Apenas se vio Calleja tan mal ataviado, se acordó de que por algo era capitán de talaveras, y desenvainando la espada, se fue sobre el burro y lo atravesó. En seguida acometió al infeliz jinete, que se puso de rodillas, juntando las manos en suplicatoria actitud y exclamando:

-¡Mi amo, por María Santísima, no me mate su merced!
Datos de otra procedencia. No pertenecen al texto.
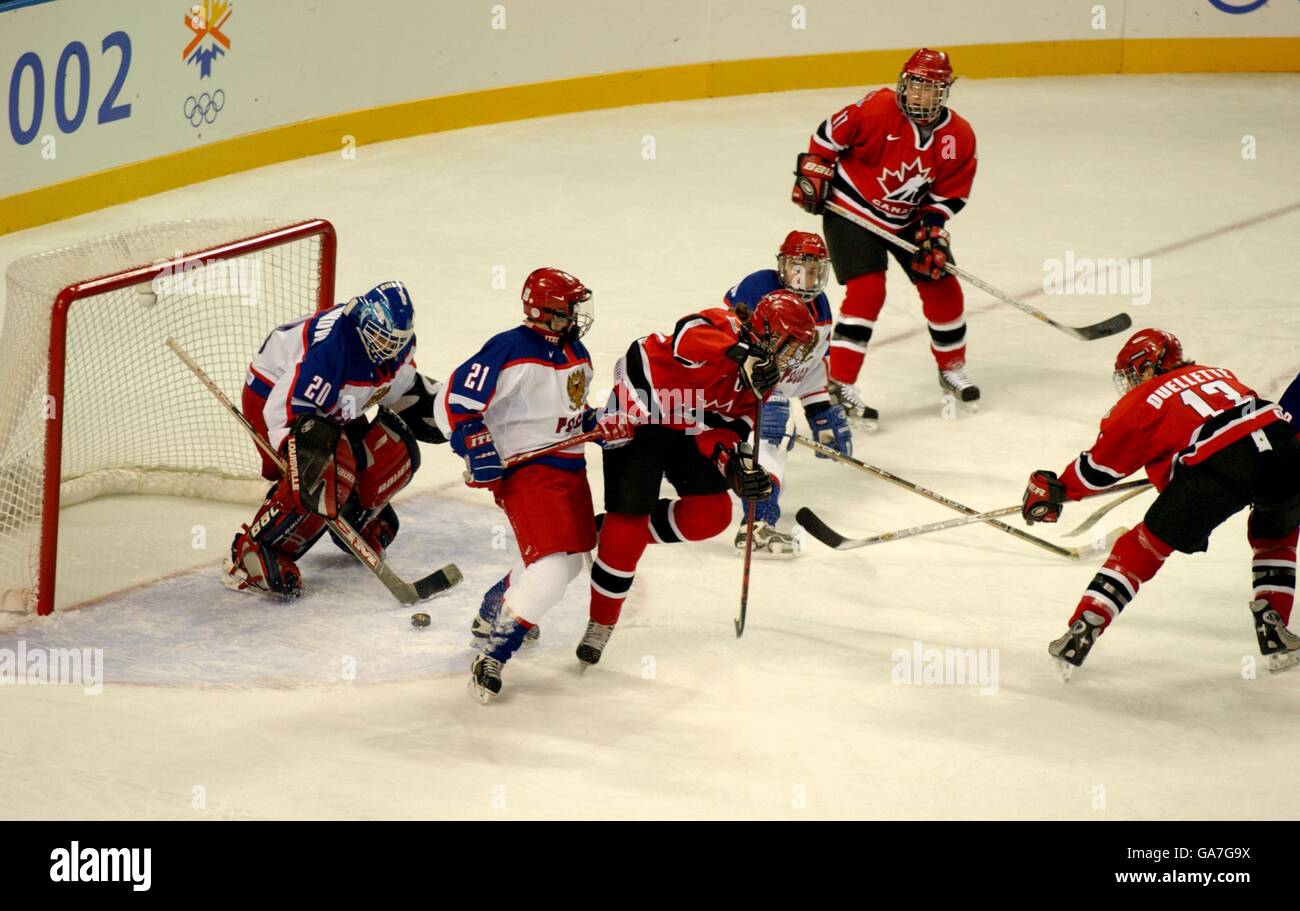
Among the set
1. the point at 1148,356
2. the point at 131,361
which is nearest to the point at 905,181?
the point at 1148,356

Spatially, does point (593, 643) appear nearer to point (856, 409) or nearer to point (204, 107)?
point (856, 409)

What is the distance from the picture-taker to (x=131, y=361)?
514 centimetres

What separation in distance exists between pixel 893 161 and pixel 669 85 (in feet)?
14.4

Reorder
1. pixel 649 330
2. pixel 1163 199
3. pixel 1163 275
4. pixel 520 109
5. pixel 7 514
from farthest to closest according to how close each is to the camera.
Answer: pixel 520 109 < pixel 1163 199 < pixel 1163 275 < pixel 649 330 < pixel 7 514

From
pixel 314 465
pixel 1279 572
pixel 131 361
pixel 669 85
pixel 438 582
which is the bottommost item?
pixel 438 582

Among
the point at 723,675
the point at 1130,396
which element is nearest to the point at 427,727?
the point at 723,675

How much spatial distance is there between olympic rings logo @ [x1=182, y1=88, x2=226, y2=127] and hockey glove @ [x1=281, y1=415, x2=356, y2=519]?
4.10 metres

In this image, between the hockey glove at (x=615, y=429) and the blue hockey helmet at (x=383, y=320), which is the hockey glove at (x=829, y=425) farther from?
the blue hockey helmet at (x=383, y=320)

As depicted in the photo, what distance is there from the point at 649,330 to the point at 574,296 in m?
2.62

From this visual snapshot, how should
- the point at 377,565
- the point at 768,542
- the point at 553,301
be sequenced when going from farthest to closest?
the point at 768,542 → the point at 377,565 → the point at 553,301

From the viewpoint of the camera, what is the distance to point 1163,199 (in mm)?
8344

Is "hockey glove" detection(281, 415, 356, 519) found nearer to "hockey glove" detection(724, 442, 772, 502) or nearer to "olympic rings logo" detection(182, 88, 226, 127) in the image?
"hockey glove" detection(724, 442, 772, 502)

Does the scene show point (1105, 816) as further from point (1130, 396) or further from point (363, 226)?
point (363, 226)

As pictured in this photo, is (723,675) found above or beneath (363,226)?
beneath
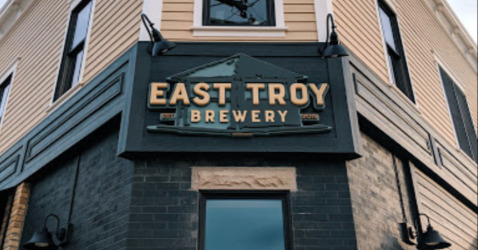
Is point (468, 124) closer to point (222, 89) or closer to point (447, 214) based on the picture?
point (447, 214)

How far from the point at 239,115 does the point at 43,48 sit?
18.2 ft

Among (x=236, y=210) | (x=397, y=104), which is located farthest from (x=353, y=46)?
(x=236, y=210)

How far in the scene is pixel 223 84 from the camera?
229 inches

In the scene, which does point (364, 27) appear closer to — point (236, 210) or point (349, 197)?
point (349, 197)

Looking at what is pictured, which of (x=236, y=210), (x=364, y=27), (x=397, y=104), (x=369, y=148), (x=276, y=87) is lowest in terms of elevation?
(x=236, y=210)

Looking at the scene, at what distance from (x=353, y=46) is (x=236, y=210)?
3.14 m

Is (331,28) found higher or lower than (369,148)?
higher

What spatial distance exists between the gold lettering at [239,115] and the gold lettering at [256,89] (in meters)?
0.19

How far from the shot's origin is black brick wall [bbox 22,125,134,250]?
5.48 meters

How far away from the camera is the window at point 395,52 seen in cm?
834

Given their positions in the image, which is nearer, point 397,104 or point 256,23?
point 256,23

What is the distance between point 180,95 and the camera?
570 centimetres

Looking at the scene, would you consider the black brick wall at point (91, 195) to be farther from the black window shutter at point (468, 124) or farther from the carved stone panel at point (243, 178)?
the black window shutter at point (468, 124)

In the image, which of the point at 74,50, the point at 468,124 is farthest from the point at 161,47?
the point at 468,124
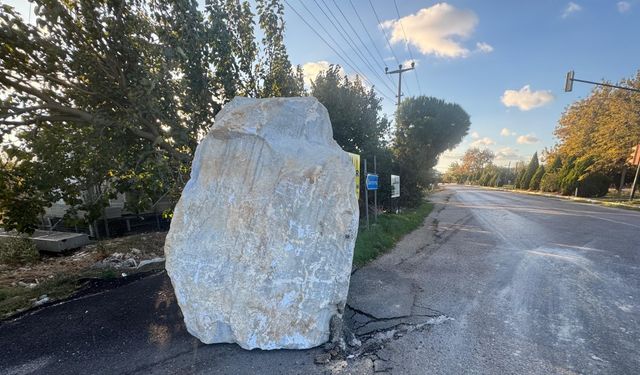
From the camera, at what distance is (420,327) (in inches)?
126

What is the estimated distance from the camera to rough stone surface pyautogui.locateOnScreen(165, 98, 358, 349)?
9.45 feet

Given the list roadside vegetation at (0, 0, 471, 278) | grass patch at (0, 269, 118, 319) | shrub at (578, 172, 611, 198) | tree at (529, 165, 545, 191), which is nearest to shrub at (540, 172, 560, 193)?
shrub at (578, 172, 611, 198)

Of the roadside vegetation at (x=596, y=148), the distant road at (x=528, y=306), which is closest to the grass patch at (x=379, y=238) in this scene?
the distant road at (x=528, y=306)

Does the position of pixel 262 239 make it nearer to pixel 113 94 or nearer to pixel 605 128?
pixel 113 94

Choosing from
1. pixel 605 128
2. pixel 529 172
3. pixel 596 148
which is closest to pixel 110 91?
pixel 605 128

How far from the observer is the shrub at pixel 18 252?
661 centimetres

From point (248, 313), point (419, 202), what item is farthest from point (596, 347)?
point (419, 202)

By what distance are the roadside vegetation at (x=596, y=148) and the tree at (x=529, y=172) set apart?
19.4 inches

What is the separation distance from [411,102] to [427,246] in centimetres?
1356

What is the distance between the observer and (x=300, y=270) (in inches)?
116

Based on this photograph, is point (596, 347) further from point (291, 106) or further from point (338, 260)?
point (291, 106)

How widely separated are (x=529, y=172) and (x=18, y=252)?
47.7 meters

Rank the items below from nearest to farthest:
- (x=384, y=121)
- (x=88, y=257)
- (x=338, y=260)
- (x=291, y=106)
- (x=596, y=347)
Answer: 1. (x=596, y=347)
2. (x=338, y=260)
3. (x=291, y=106)
4. (x=88, y=257)
5. (x=384, y=121)

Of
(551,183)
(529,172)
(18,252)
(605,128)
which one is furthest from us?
(529,172)
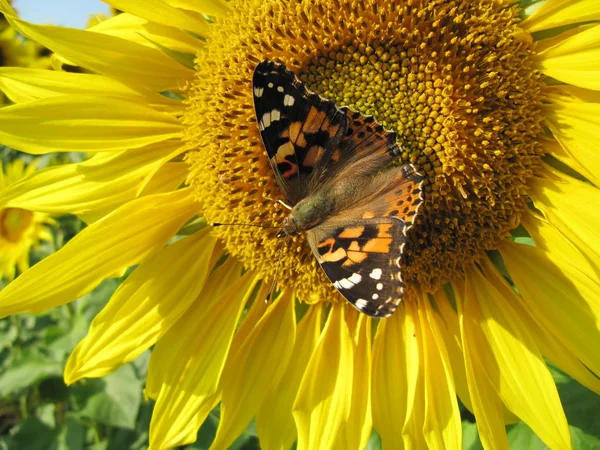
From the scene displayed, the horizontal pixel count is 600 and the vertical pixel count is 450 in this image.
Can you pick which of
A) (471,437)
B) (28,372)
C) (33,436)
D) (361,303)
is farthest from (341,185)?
(33,436)

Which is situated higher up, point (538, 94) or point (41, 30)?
point (41, 30)

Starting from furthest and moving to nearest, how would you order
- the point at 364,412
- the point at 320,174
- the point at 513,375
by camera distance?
the point at 320,174 < the point at 364,412 < the point at 513,375

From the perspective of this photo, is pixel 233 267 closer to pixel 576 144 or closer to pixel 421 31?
pixel 421 31

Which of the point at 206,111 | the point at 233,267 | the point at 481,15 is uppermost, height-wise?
the point at 481,15

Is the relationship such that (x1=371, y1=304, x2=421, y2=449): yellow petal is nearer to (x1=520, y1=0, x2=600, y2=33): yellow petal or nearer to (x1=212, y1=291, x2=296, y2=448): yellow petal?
(x1=212, y1=291, x2=296, y2=448): yellow petal

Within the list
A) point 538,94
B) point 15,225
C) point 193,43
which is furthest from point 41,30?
point 15,225

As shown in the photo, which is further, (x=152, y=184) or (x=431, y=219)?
(x=152, y=184)

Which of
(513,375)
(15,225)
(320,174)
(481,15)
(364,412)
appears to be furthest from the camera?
(15,225)

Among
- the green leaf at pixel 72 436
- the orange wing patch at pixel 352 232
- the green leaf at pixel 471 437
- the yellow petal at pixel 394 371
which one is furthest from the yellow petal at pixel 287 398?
the green leaf at pixel 72 436
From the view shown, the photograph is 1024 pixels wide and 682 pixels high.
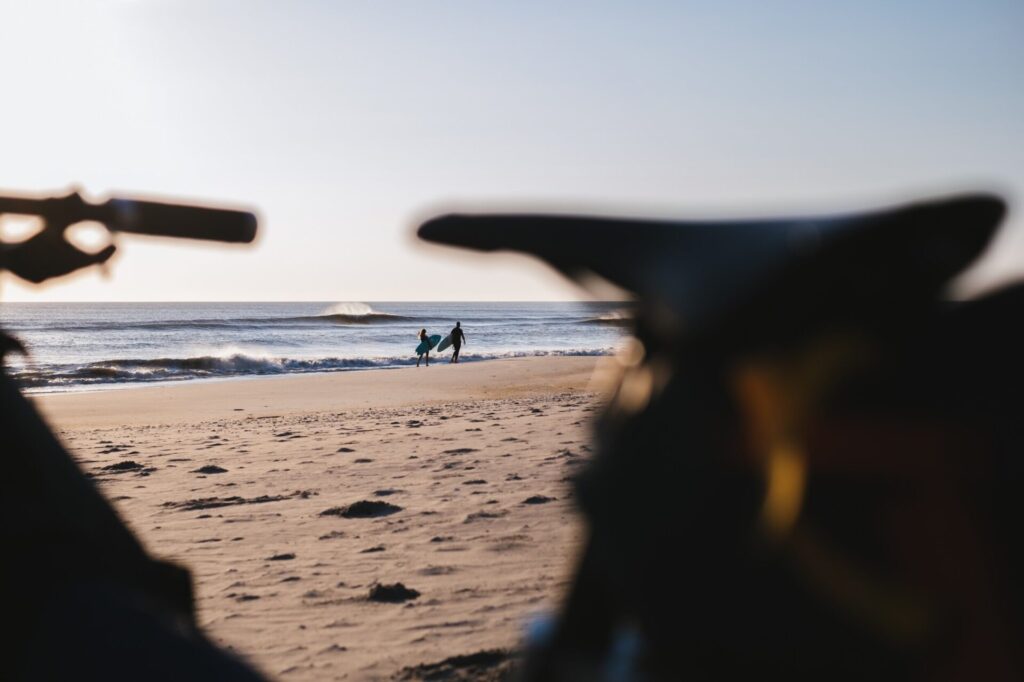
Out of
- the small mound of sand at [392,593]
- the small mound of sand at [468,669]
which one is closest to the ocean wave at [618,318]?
the small mound of sand at [468,669]

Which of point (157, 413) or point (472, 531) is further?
point (157, 413)

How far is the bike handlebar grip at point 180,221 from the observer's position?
5.71 feet

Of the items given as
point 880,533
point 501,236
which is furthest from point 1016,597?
point 501,236

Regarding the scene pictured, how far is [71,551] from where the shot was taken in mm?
1695

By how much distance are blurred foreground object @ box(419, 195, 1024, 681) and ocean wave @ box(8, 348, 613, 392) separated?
21.6 metres

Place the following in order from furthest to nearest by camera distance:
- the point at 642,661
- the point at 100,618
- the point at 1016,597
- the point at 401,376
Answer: the point at 401,376 → the point at 100,618 → the point at 642,661 → the point at 1016,597

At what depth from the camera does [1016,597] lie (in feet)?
2.39

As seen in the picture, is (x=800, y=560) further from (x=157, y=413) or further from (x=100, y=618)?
(x=157, y=413)

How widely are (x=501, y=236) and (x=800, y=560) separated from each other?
525mm

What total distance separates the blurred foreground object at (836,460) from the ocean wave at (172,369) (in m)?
21.6

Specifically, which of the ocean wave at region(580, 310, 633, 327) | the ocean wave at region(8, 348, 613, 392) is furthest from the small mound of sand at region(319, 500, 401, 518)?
the ocean wave at region(8, 348, 613, 392)

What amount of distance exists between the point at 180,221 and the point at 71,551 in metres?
0.74

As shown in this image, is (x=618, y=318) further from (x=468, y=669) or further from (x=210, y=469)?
(x=210, y=469)

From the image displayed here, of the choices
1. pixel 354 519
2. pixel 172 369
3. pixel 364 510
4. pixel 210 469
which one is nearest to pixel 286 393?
pixel 172 369
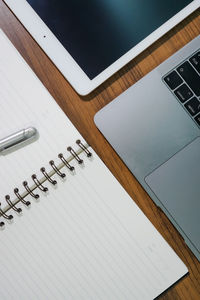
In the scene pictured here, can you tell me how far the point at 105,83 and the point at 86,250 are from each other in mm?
282

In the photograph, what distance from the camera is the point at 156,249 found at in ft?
2.12

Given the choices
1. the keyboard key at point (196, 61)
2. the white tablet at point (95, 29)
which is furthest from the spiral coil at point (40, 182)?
the keyboard key at point (196, 61)

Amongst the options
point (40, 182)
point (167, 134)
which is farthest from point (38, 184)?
point (167, 134)

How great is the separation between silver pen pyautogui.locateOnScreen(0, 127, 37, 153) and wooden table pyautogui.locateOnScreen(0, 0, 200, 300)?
73mm

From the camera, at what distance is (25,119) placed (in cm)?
67

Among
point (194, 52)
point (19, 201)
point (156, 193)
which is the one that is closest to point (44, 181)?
point (19, 201)

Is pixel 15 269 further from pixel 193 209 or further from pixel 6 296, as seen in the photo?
pixel 193 209

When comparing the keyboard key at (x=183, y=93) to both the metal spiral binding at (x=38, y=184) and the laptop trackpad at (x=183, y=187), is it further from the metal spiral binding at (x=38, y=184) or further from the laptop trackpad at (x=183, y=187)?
the metal spiral binding at (x=38, y=184)

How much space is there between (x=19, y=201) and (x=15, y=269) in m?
0.11

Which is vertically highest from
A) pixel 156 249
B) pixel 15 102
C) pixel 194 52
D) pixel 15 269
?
pixel 15 102

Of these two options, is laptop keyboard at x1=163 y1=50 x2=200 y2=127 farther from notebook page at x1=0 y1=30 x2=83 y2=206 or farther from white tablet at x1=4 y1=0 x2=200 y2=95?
notebook page at x1=0 y1=30 x2=83 y2=206

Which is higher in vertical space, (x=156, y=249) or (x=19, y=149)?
(x=19, y=149)

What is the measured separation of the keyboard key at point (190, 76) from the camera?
0.64 m

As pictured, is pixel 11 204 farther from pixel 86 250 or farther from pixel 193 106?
pixel 193 106
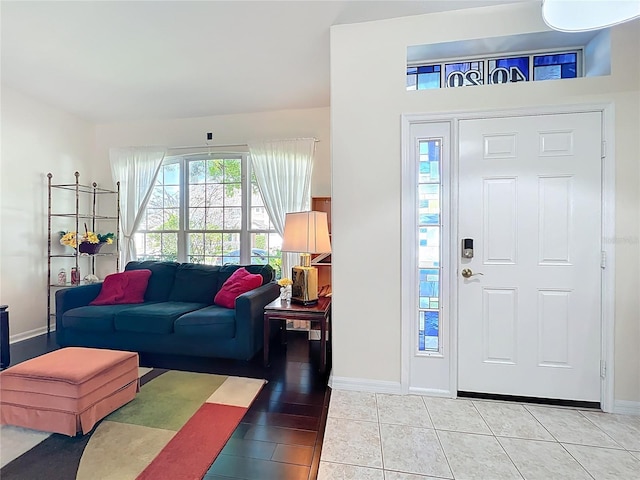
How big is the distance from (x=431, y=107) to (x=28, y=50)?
3513 mm

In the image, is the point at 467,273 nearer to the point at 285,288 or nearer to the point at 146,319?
the point at 285,288

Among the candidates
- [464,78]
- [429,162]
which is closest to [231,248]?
[429,162]

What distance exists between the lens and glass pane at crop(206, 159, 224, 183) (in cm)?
412

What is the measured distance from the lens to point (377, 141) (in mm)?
2330

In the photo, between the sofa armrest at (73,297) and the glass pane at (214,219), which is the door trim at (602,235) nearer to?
the glass pane at (214,219)

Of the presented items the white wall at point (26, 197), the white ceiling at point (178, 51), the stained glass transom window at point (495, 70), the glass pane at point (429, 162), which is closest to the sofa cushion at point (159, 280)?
the white wall at point (26, 197)

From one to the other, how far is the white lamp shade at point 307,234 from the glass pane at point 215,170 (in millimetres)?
1964

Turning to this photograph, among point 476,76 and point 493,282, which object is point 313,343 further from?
point 476,76

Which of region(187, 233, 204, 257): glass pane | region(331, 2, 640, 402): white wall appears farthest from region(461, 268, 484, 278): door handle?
region(187, 233, 204, 257): glass pane

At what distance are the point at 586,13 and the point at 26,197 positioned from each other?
513cm

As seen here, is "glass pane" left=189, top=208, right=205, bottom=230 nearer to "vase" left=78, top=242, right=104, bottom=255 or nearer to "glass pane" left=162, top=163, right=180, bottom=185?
"glass pane" left=162, top=163, right=180, bottom=185

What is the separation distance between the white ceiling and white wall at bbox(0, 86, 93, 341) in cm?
29

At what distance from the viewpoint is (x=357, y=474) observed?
1513mm

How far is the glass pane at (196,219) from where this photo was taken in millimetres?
4188
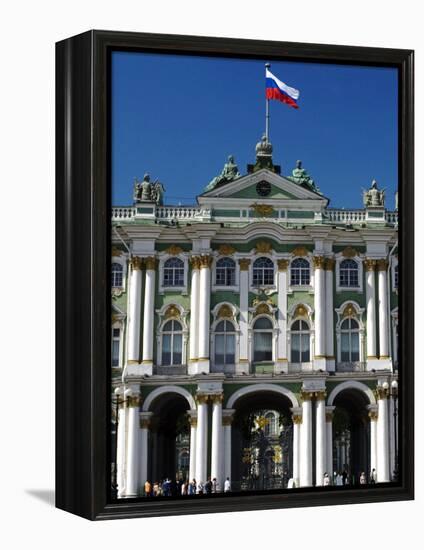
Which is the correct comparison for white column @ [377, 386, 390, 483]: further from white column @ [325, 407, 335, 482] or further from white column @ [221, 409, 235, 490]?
white column @ [221, 409, 235, 490]

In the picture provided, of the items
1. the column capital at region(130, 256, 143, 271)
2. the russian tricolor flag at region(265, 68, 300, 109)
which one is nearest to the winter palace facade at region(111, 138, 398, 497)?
the column capital at region(130, 256, 143, 271)

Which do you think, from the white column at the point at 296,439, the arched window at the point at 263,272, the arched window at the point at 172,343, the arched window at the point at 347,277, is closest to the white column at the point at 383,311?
the arched window at the point at 347,277

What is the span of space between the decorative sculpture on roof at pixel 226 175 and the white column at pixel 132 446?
260cm

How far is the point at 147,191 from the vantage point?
2186cm

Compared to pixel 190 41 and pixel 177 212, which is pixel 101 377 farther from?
pixel 190 41

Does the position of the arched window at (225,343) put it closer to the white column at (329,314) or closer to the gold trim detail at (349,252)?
the white column at (329,314)

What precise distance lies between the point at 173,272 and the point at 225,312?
81 centimetres

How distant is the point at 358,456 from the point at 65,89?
575 cm

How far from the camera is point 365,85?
2302 cm

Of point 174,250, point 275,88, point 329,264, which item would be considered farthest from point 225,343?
point 275,88

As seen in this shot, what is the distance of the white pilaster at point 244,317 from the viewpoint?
2262cm

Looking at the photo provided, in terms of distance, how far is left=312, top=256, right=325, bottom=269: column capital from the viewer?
22953 mm

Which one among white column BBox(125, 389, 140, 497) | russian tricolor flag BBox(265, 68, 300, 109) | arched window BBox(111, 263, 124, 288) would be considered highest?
russian tricolor flag BBox(265, 68, 300, 109)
Pero el capitán de la quinta no entendía de plegarias, y echando por esa boca sapos y culebras, clavó el arma en el pecho del indefenso negro. Los transeúntes que presenciaron esta crueldad sin nombre, se indignaron hasta el punto de acometer a pedradas al asesino. A la sazón venía por la calle de San Bartolomé un grupo de talaveras que, viendo a su capitán en atrenzos, desenvainaron las bayonetas y se lanzaron sobre el paisanaje, hiriendo a roso y belloso.

La sociedad limeña, que hartos motivos tenía para aborrecer a los talaveras,   —150→   acabó de exaltarse con este suceso, y personas respetables fueron donde el virrey con la querella. Su excelencia ofreció que el pueblo sería desagraviado, y que un consejo de guerra hería justicia en el matador y sus camaradas. Pero Maroto tomó cartas en el negocio, y el fiscal opinó que la vida de un esclavo no valía un pepinillo ni merecía tanta alharaca, y que a lo más que podía obligarse a don Martín era a pagar al amo del negro cuatrocientos pesos por el muerto y veinte por el burro.

Abascal, viendo el giro que tomaba el proceso, y para quitarse de engorros y compromisos, resolvió desprenderse de un batallón que tan general odiosidad se había conquistado, y entre gallos y media noche embarcó a esos pichoncitos sin hiel y se los mandó de regalo a los insurgentes de Chile, que harta sarna tuvieron que rascar con ellos.

No sabemos el fin de Calleja; pero es seguro que en Rancagua u otro campo sacaría de curiosidad a los chilenos, que harían de su cadáver el competente examen para ver si el capitán de la quinta era o no de la familia de los orangutanes por aquello de la cola.

Lo único que de él quedó en Lima fue la memoria de su crimen, en el refrán que ya ha caído en desuso: Más malo que Calleja.